So saying that Zorian was surprised when the door to the dancing hall was suddenly and violently blown into bits, showering the unfortunate guests who stood too close to the entrance with a rain of splinters and concussive force, would be a vast understatement. A few moments later, before the dust had a chance to settle and screams died down, three people strode into the hall.

At the center of the three-man formation was the lich. It was just like Zorian remembered it: an imposing skeletal figure, its bones black and vaguely metallic-looking, wearing a crown and a suit of metal armor. In its skeletal hands it held a scepter, completing the royal-like appearance. To the left of the lich strode forth a woman clad in black clothing reminiscent of a military uniform –simple pants, a plain jacket with some kind of crest sewn in on it (it was too far for Zorian to see clearly, but it seemed to feature a skull as a prominent motif; who the hell actually puts a damn skull on their crest?), and heavy leather boots. All very bland and utilitarian, if somewhat sinister-looking due to its black color. She strode purposefully forward, gripping a sword strapped to her belt, her expression stony and severe, and Zorian couldn’t help but notice that her pale skin and coal-black hair (currently tied into a tight pony tail) made her seem somewhat vampire-like.

…she was a vampire, wasn’t she? Gods, every time he thought the Ibasan force couldn’t possibly look any more sinister they pulled something out of their closet to show him that they totally could.

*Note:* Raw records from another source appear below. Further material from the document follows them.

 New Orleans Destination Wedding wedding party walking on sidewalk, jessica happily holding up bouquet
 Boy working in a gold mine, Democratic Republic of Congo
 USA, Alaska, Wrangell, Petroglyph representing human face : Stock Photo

The final part of the triumvirate was a person in a blood red robe which covered him from head to toe. His face was invisible behind a patch of darkness that seemed to fill every open portion of the robe, obscuring the wearer’s features. Unlike the lich and the vampire girl, who did their best to look dignified and imposing, Red Robe (which is how Zorian promptly named him in his head) walked carefully and scanned the shocked crowd with interest, his cowled head swinging left and right in search of something. Or someone, as it turned out: the moment his eyes locked onto Zach he immediately stopped and spoke.

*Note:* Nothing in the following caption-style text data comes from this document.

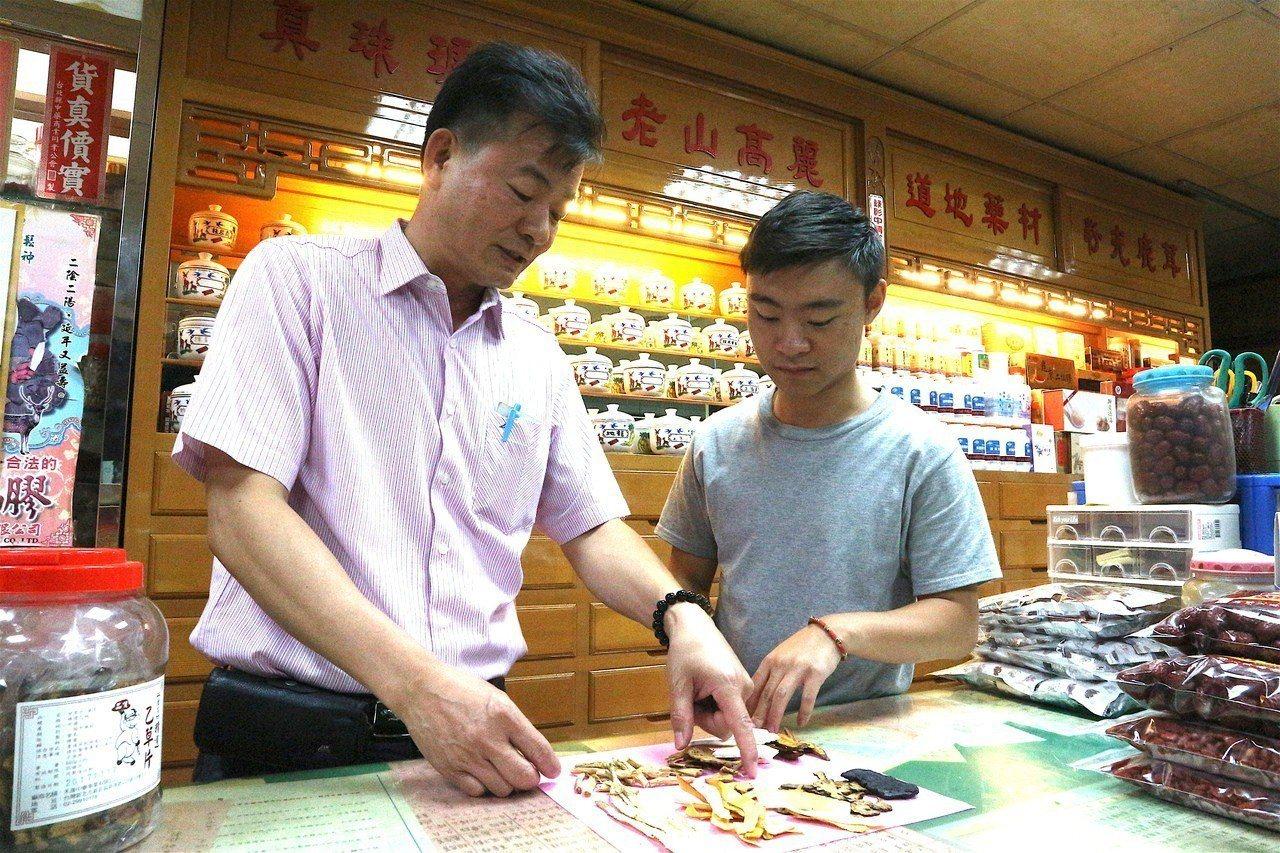 60歲的新店中藥行老闆吳鴻貞(左),從兒子吳昕峰(右)小時候即手把手教導兒子辨認...
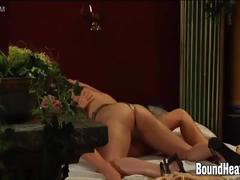 Mistress orgasming hard under slaves golden strapon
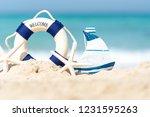 Lifebuoy On Sand Beach...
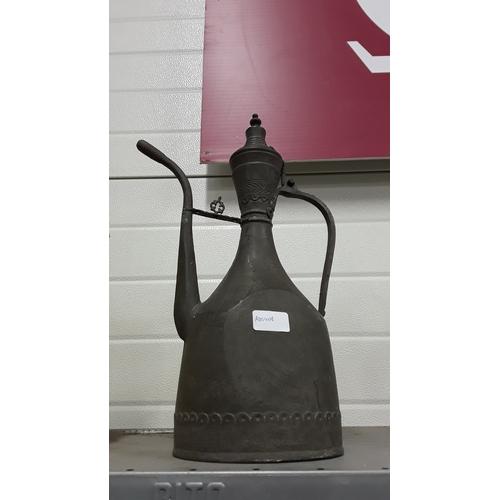 1002 - A decorative cast metal jug....
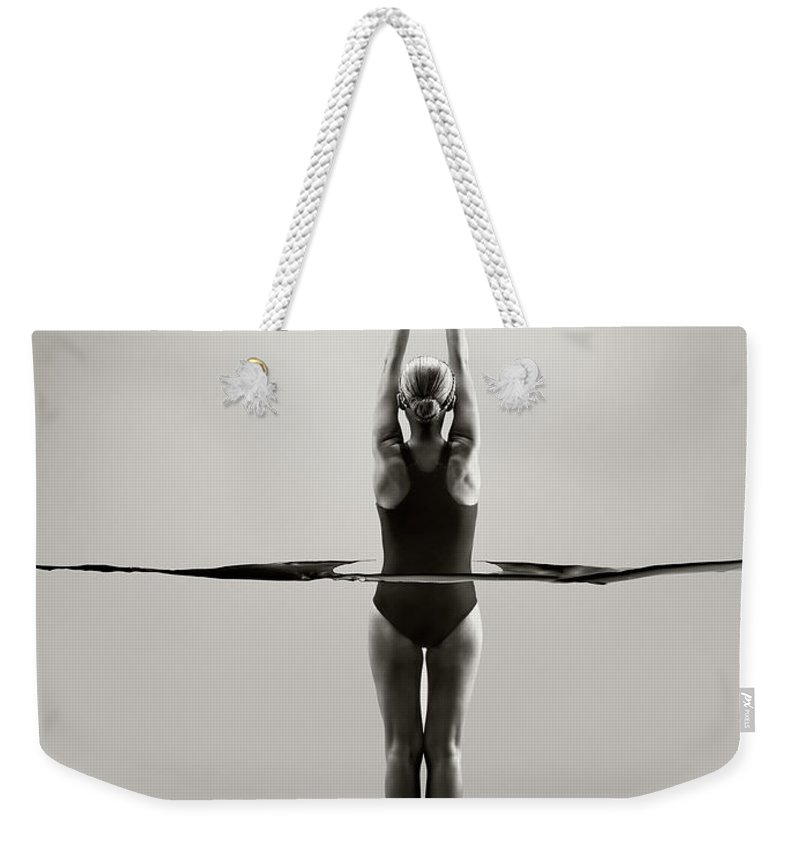 Diving Into Water Weekender Tote Bag featuring the photograph Rear View Of Female Swimmer by Jonathan Knowles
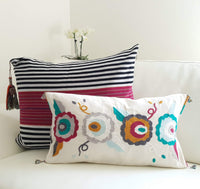 Set of two decortive Pillows with hand embroidered flowers and stripes
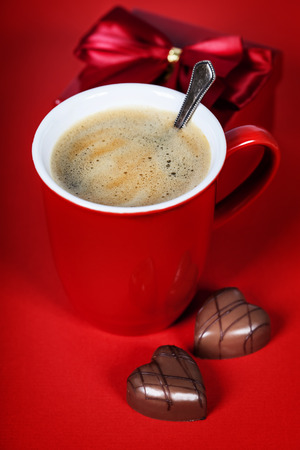 bridal couple: Valentines day composition with coffee cup and chocolate on red background
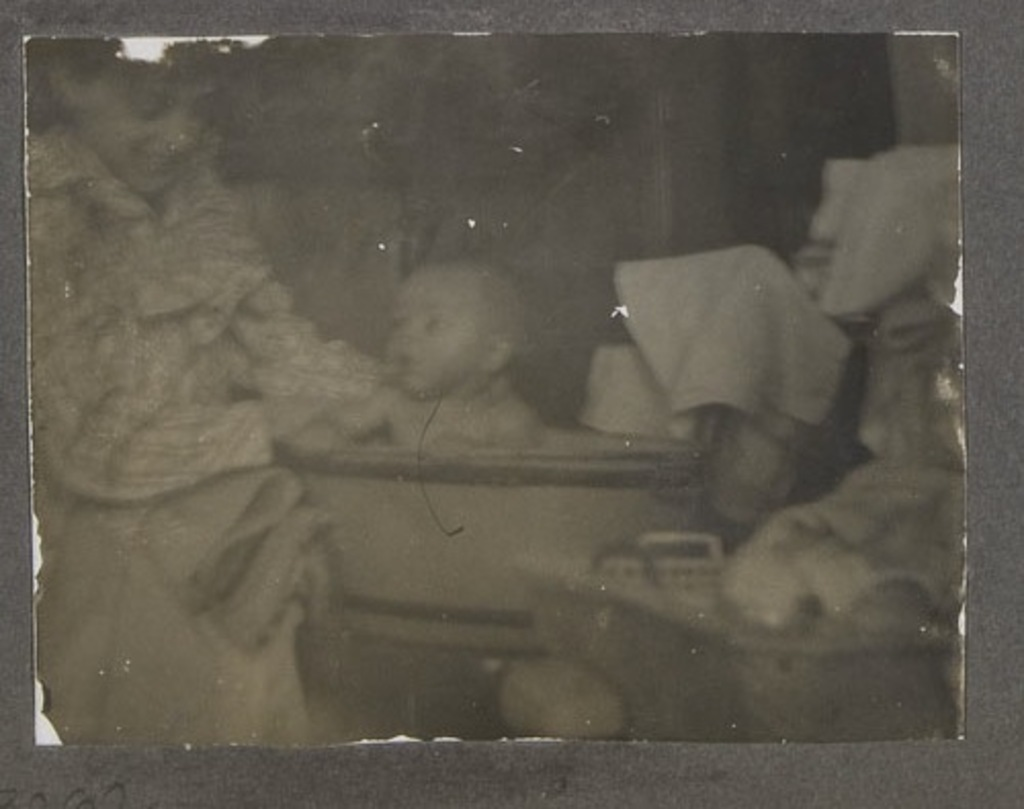 Femme donnant le bain à son enfant, d'un album de famille amateur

“Him,” Red Robe intoned, his voice magically distorted and resonant, pointing his staff at Zach.

As if to punctuate the statement, a small stream of war trolls and (brown) robed mages suddenly poured into the dance hall through the broken door, and everyone snapped out of their daze and realized they were under attack.

All chaos broke loose.

* * *

The plan Zorian and the aranea matriarch had made assumed that the third time traveler would attack Zach, overpower him and then pull the information about the aranea out of his mind. Zorian was not sure about a lot of these steps, but a big one was the idea that Zach could lose against the third time traveler so easily. For all his flaws, the other time traveler seemed to be a capable combatant.

It did not take long for Zorian to understand that Red Robe was the third time traveler, and the way he intended to beat Zach was immediately obvious – by not coming alone. Zach seemed to have problems tackling the lich on its own, and with Red Robe and the vampire girl joining the undead mage the outcome was never in question.

Admittedly, Zach was in a room full of mages who also fought against the three attackers, but the other forces they had brought with them served their purpose as distractions and tied down most of them. Kyron tried to help, as did a couple of others, but they just weren’t on the level of their opponents.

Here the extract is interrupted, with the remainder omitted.